Dataset entries:
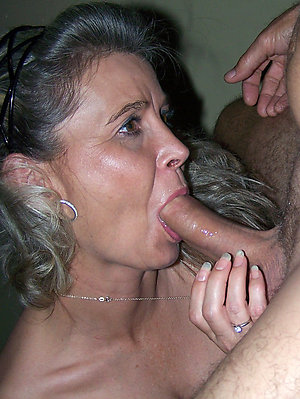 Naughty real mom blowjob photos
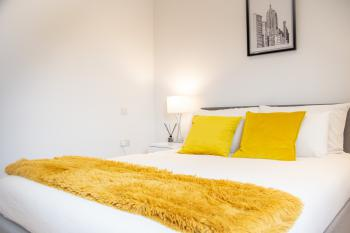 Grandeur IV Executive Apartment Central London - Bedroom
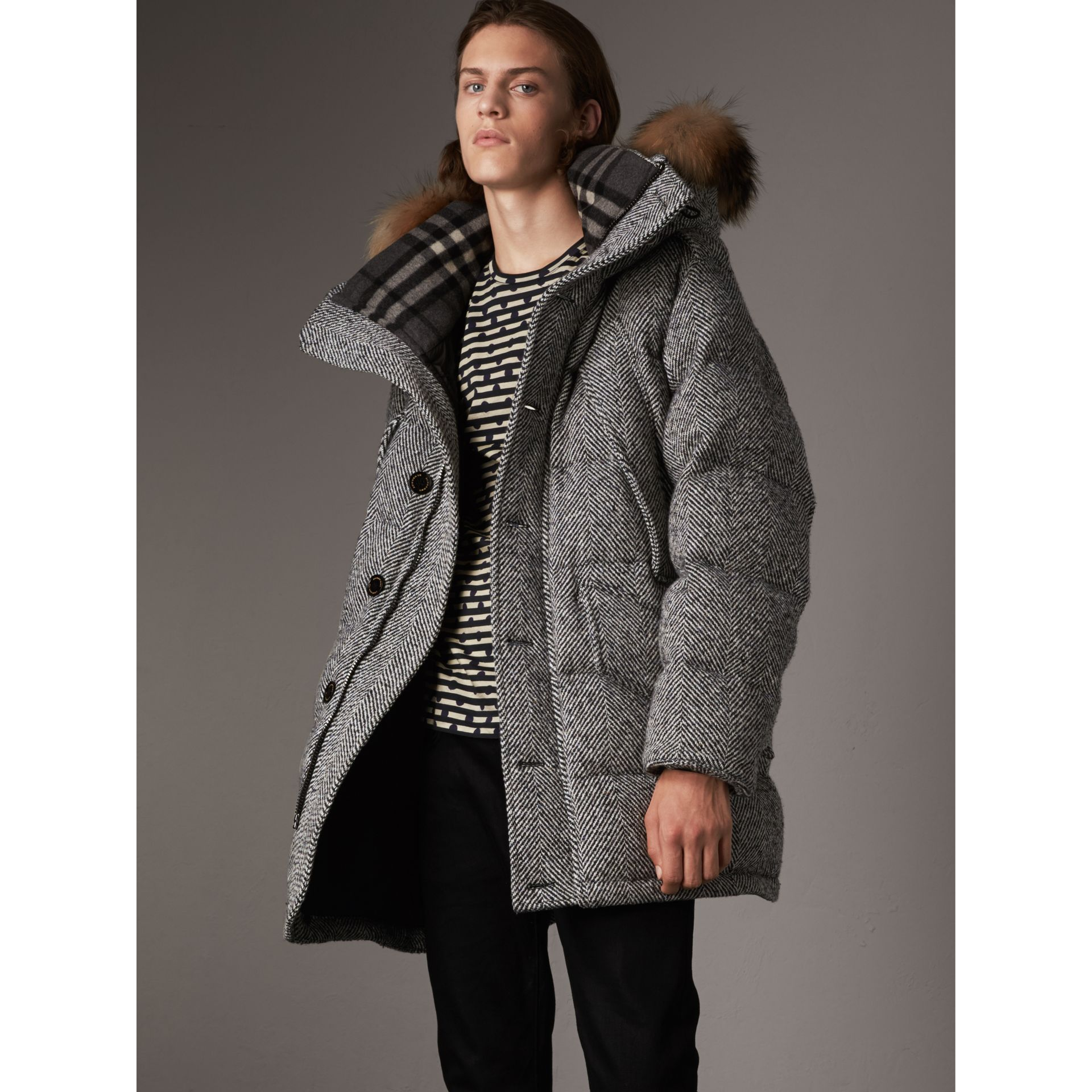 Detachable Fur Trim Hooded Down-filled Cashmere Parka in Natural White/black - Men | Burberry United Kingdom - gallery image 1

==

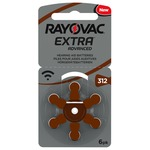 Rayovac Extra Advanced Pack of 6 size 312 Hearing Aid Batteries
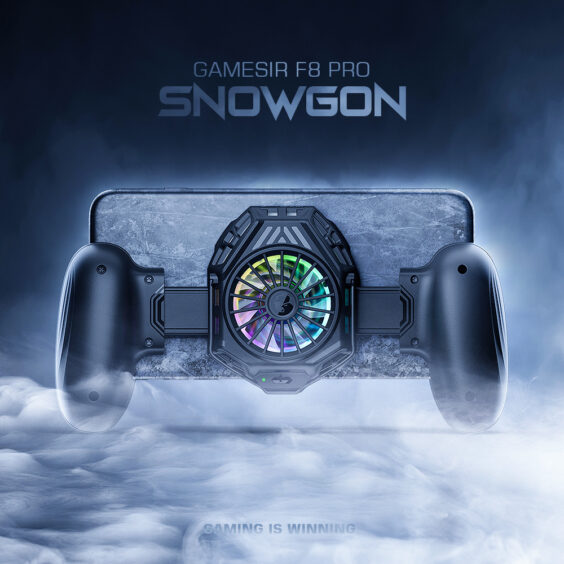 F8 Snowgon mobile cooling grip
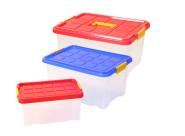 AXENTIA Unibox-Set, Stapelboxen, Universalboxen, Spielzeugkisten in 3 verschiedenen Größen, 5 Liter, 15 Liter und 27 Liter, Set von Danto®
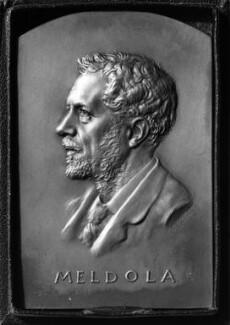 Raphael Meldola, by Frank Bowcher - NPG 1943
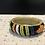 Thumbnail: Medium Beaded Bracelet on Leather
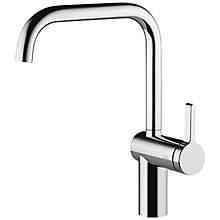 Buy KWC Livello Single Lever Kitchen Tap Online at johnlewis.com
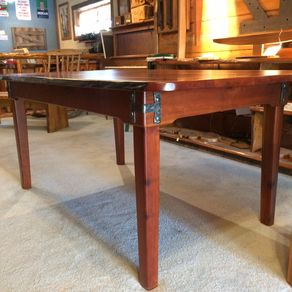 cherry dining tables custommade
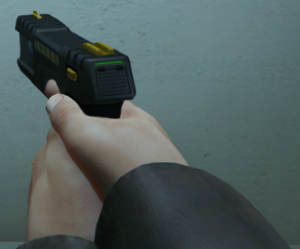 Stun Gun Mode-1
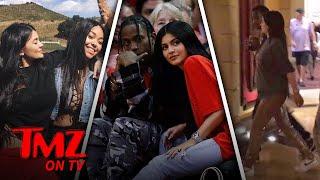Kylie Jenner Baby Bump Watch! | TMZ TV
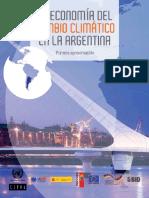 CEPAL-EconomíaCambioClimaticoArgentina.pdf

...

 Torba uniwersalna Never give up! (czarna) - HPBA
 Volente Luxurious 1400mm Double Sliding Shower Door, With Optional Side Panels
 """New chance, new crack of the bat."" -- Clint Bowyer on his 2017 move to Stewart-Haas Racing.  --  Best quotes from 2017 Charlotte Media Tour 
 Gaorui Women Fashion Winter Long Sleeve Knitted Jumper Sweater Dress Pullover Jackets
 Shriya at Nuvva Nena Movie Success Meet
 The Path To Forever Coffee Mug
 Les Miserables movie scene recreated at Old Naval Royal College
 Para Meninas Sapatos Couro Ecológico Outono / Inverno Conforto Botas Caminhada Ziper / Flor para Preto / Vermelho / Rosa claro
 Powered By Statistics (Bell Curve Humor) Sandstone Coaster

Work order:
Among the entries above, copy exactly only the lines starting with the one containing "Torba uniwersalna Never" and going through the one containing "Charlotte Media Tour", both ends included.

Task response:
 Torba uniwersalna Never give up! (czarna) - HPBA
 Volente Luxurious 1400mm Double Sliding Shower Door, With Optional Side Panels
 """New chance, new crack of the bat."" -- Clint Bowyer on his 2017 move to Stewart-Haas Racing.  --  Best quotes from 2017 Charlotte Media Tour 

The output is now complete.